Thursday, December 11, 2014

Raízes do apartheid


Pedro J. Bondaczuk


O resultado das eleições parlamentares sul-africanas, destinadas apenas para os brancos, veio confirmar tudo o que sempre se disse, e sempre se soube, acerca do regime racista desse país. O “apartheid” jamais será abolido por meios pacíficos, já que a minoria racial da África do Sul tem uma convicção profundamente arraigada da sua pretensa superioridade (mental e religiosa) sobre os nativos. Interpreta o seu domínio sobre os quase 25 milhões de negros do país como sendo uma “missão divina”, algo que não pode, e não deve, ser alterado por ninguém.

Não é o crítico que diz isto ou que tira ilações precipitadas de uma conjuntura, que conhece apenas à distância. Essa idéia está na base de todo o sistema discriminatório, implantado há 39 anos (em 1948), quando o Partido Nacional, que acaba de vencer mais uma eleição, elegendo 122 dos 166 integrantes do novo Parlamento, ascendeu ao poder, liderado por Daniel François Malan.

Mas os conflitos entre os brancos sul-africanos, descendentes dos holandeses (que são chamados de “affrikaners”) e os nativos negros, não vêm dessa época, apesar de que foi a partir daí que a segregação racial foi estabelecida por lei. Esses choques remontam ao século XVII, quando os primitivos europeus estabeleceram uma colônia na Província do Cabo.

O “apartheid” fundamenta-se em três princípios: 1º) A cultura ocidental (embora com o avanço dos meios de comunicação ela já não sirva mais de distintivo para ninguém, tamanha tem sido a sua difusão); 2º) A moralidade cristã (que os negros também têm, já que um expressivo número deles professa a fé anglicana) e 3º) A identidade racial específica, ou seja, a cor da pele.

Mas o próprio Daniel Malan, que implementou a segregação racial, mantendo a parte majoritária da população com a função única de servir de mão-de-obra barata e abundante, explicou o seguinte, acerca deste último item: “A diferença de cor é meramente a manifestação física de dois modos de vida irreconciliáveis”.

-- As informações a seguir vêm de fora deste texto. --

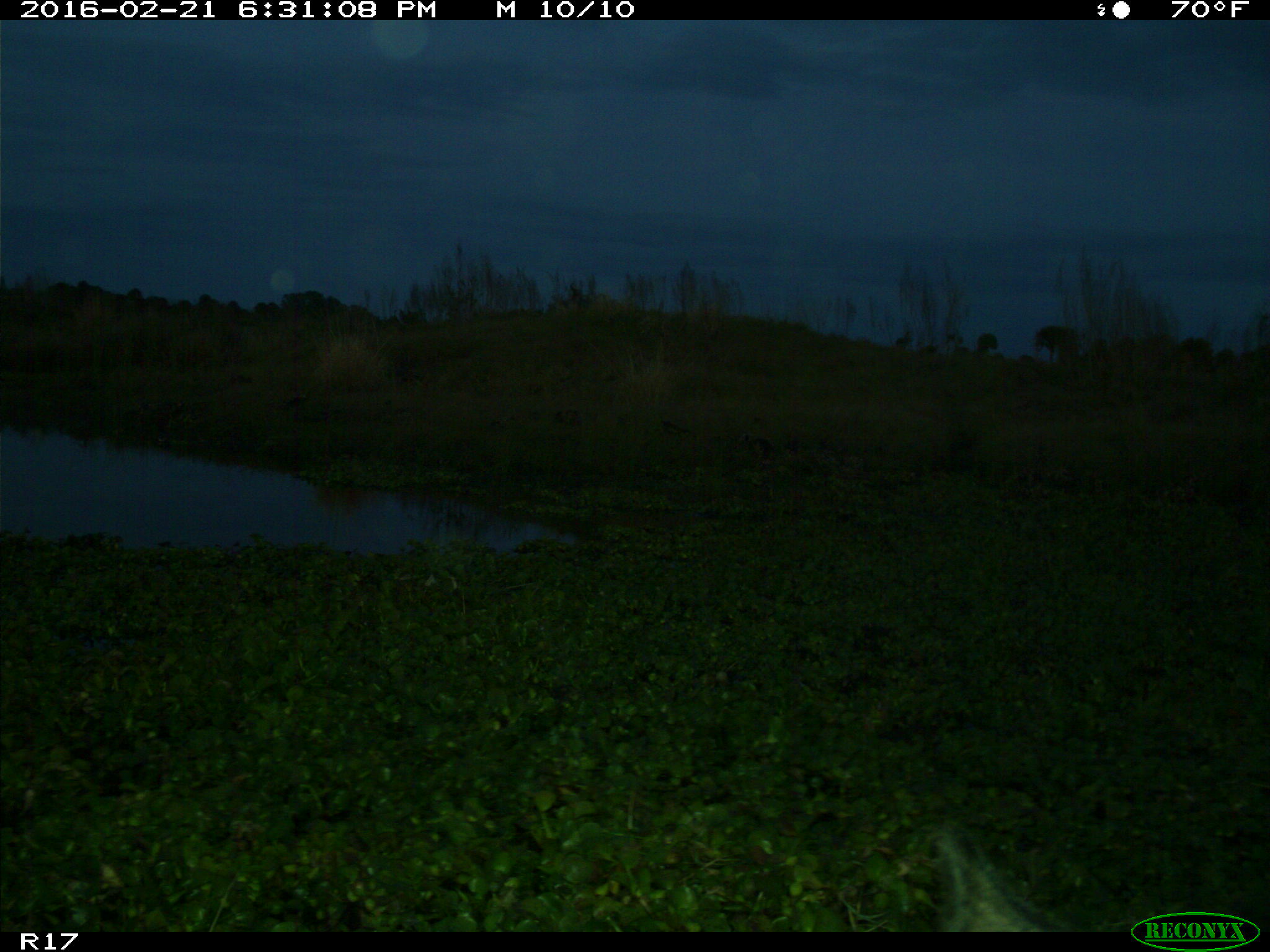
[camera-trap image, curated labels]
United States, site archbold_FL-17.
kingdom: Animalia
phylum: Chordata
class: Mammalia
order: Artiodactyla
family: Suidae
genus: Sus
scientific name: Sus scrofa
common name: wild boar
Sus scrofa (wild boar).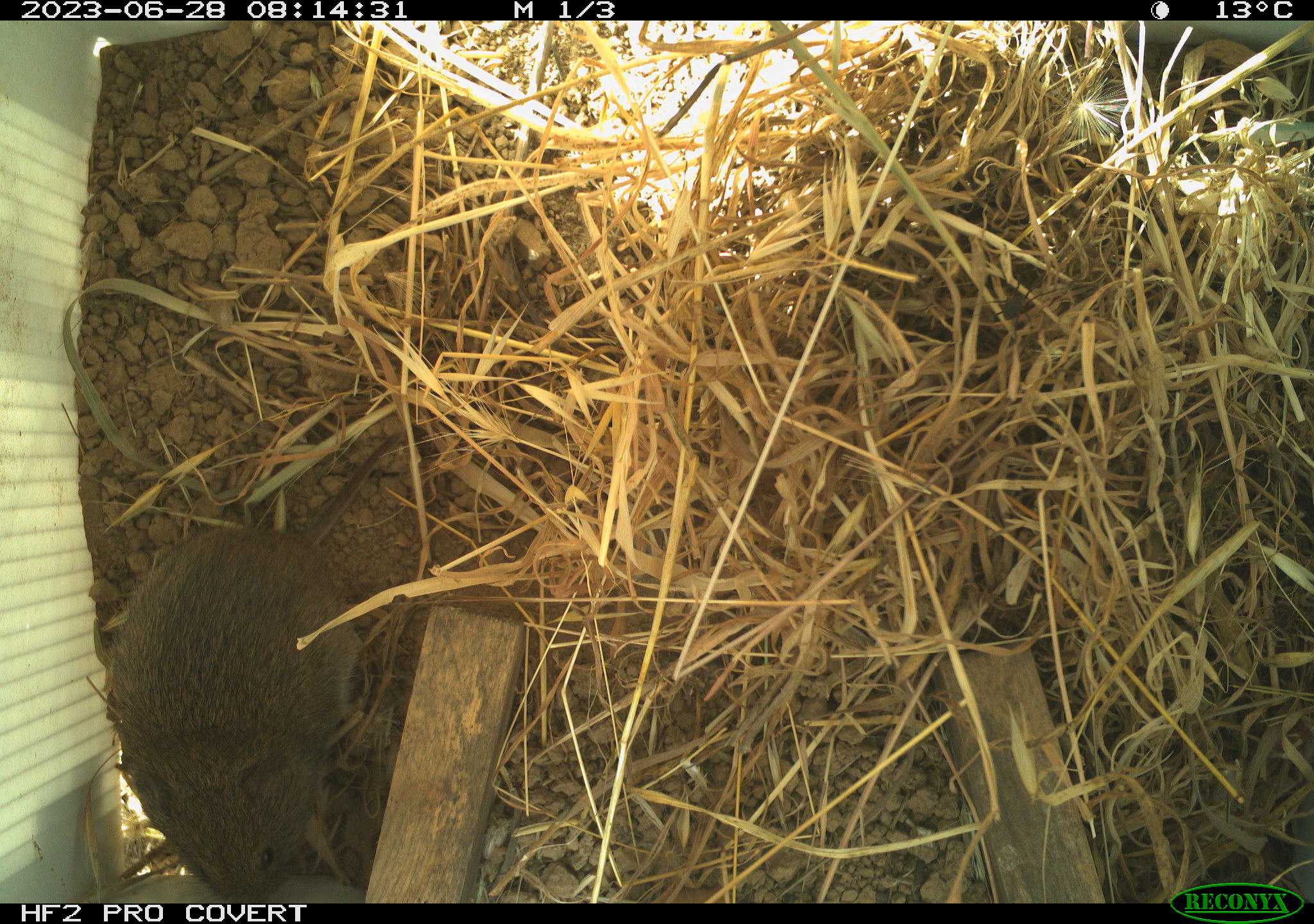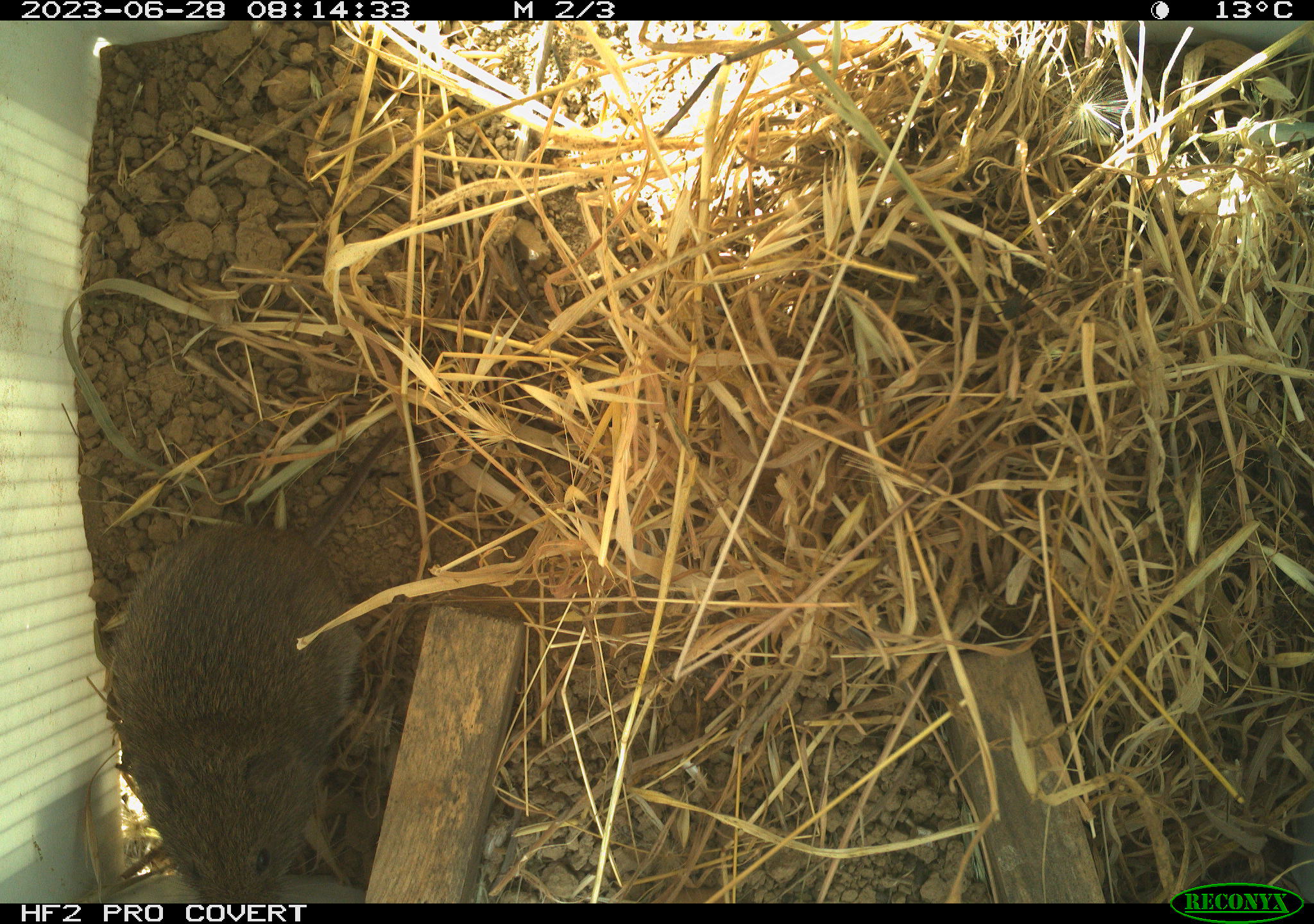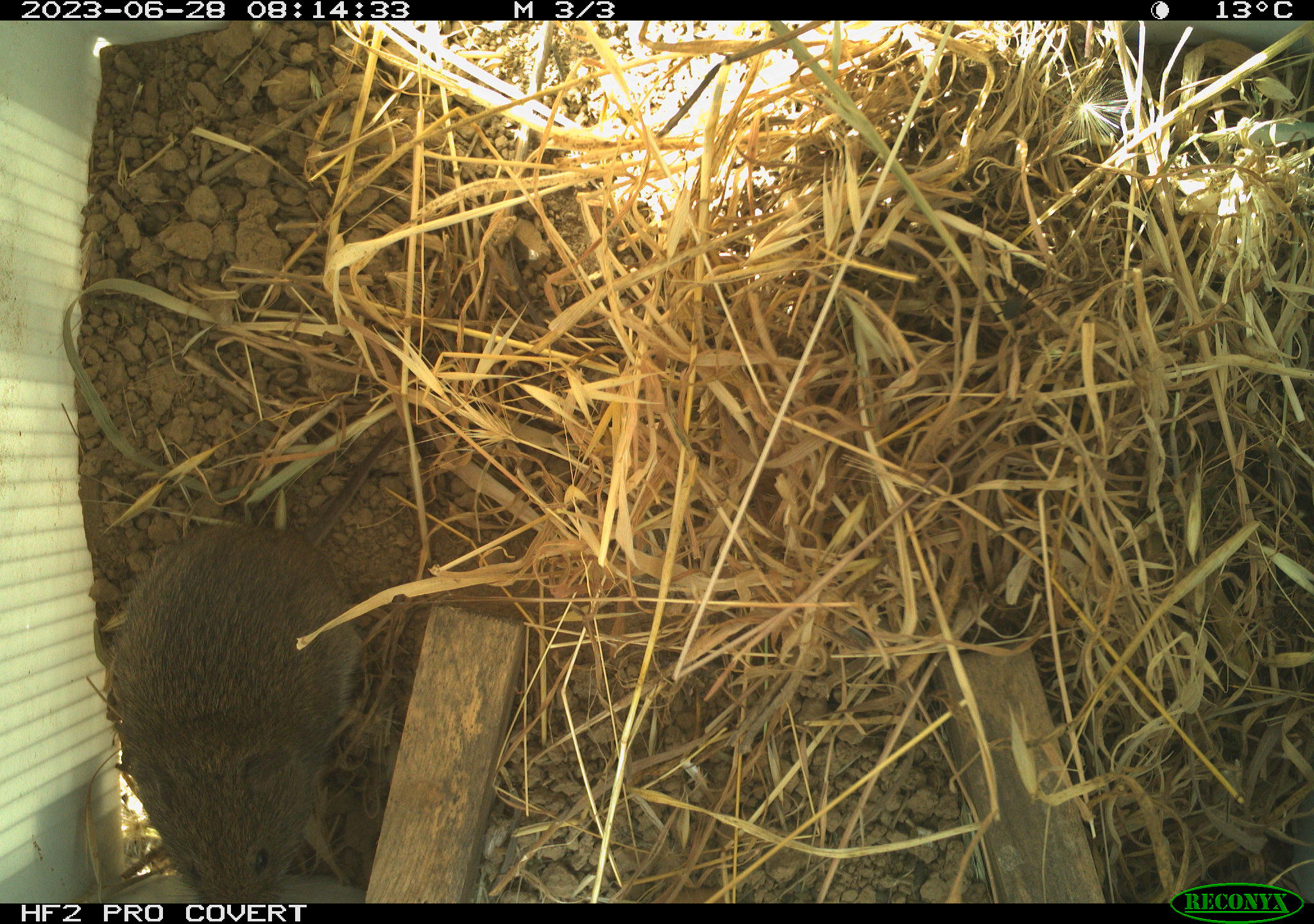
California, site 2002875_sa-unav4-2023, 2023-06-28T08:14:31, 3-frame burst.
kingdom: Animalia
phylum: Chordata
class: Mammalia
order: Rodentia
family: Cricetidae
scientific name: Arvicolinae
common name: voles, lemmings, and muskrats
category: arvicolinae subfamily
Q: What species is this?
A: Arvicolinae subfamily (voles, lemmings, and muskrats) (Arvicolinae).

O resultado eleitoral divulgado ontem mostra que não era apenas esse líder do Partido Nacional, nem foram outros que o sucederam no correr do tempo (com grau maior ou menor de radicalismo) que pensavam assim. Os quatro milhões de brancos sul-africanos também entendem, em sua grande maioria, a questão dessa forma.

Caso não entendessem, não teriam outorgado tamanha soma de votos aos segregacionistas, chegando o requinte de desbancar os liberais de sua condição de segunda maior bancada no Parlamento. Doravante, tal primazia será dos ultradireitistas, que acham que o atual presidente, Pieter Wilhelm Botha, faz “concessões em demasia aos negros”.

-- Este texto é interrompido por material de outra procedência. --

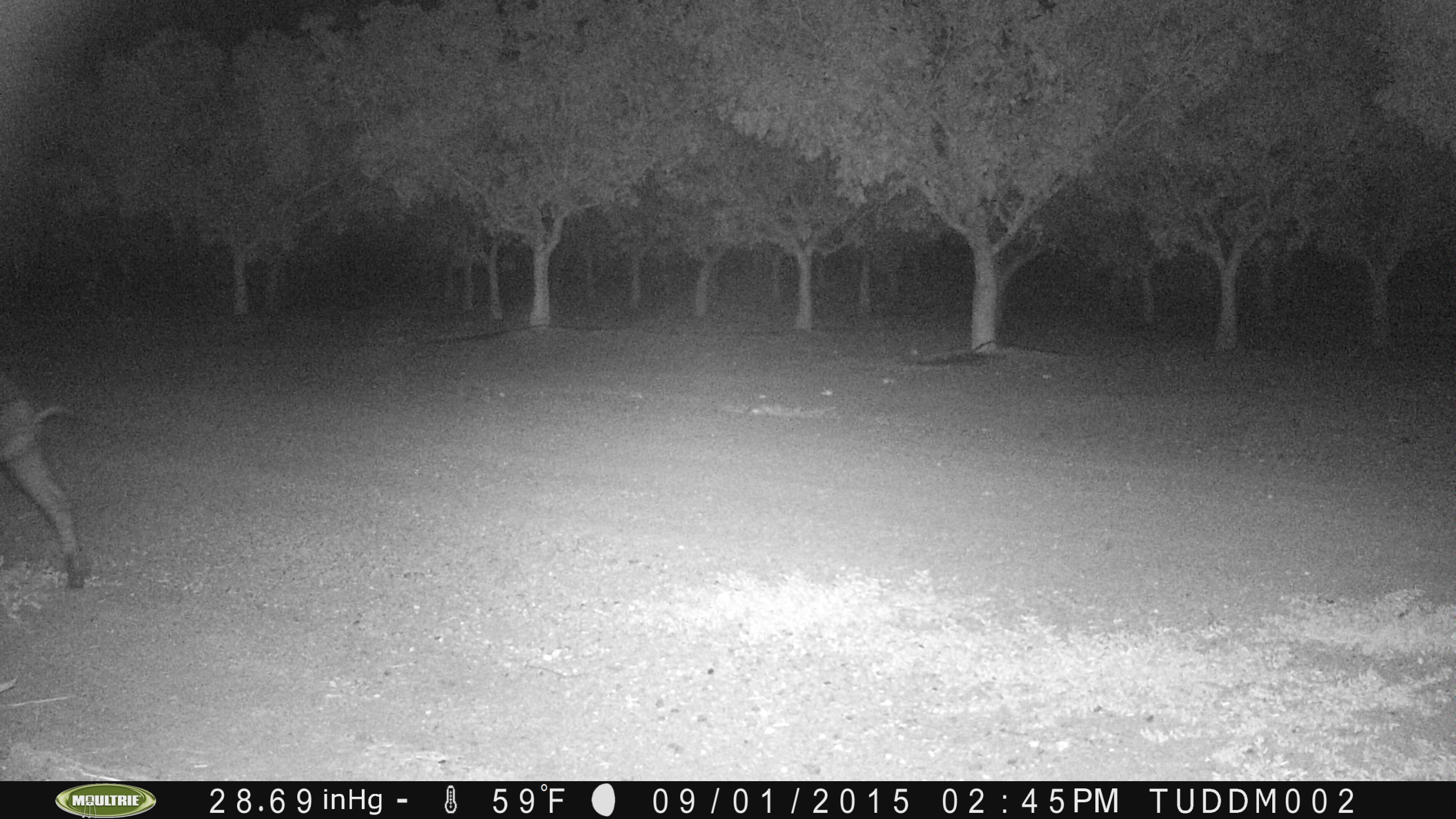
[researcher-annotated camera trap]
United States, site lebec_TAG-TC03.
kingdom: Animalia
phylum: Chordata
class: Mammalia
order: Artiodactyla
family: Suidae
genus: Sus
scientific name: Sus scrofa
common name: wild boar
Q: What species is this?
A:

Em 1985, quando foi criada uma câmara para os mestiços e asiáticos, o ex-primeiro-ministro, Hendrick Verwoerd, tentando explicar a razão de não se agir da mesma forma em relação à maioria esmagadora da população (aliás, os donos legítimos desse território, pois seus antepassados residiam lá antes que sequer se cogitasse no nascimento da Holanda no concerto europeu) disse: “O bantu (negro) deve ser orientado para servir sua própria comunidade.. Não há lugar para ele na comunidade européia (branca), além de certos tipos de trabalho braçal”.

Observe-se que a proporção de um para seis, em termos populacionais, em favor dos dominados, não quer dizer muita coisa. Os “affrikaners”, embora em número menor, dispõem, hoje, de um dos aparatos bélicos e repressivos mais formidáveis do mundo em termos de eficiência.

O que deverá ocorrer, mais cedo ou mais tarde, será uma conflagração racial sem precedentes na história, envolvendo não somente os negros da África do Sul, mas os de praticamente todo o continente, solidários com a humilhação de seus irmãos. Por isso, não houve exagero algum de Desmond Tutu quando previu que a noite, sem lua e sem estrelas, estava descendo sobre o seu país. Oxalá estivesse errado...

(Artigo publicado na página 11, Internacional, do Correio Popular, em 8 de maio de 1987).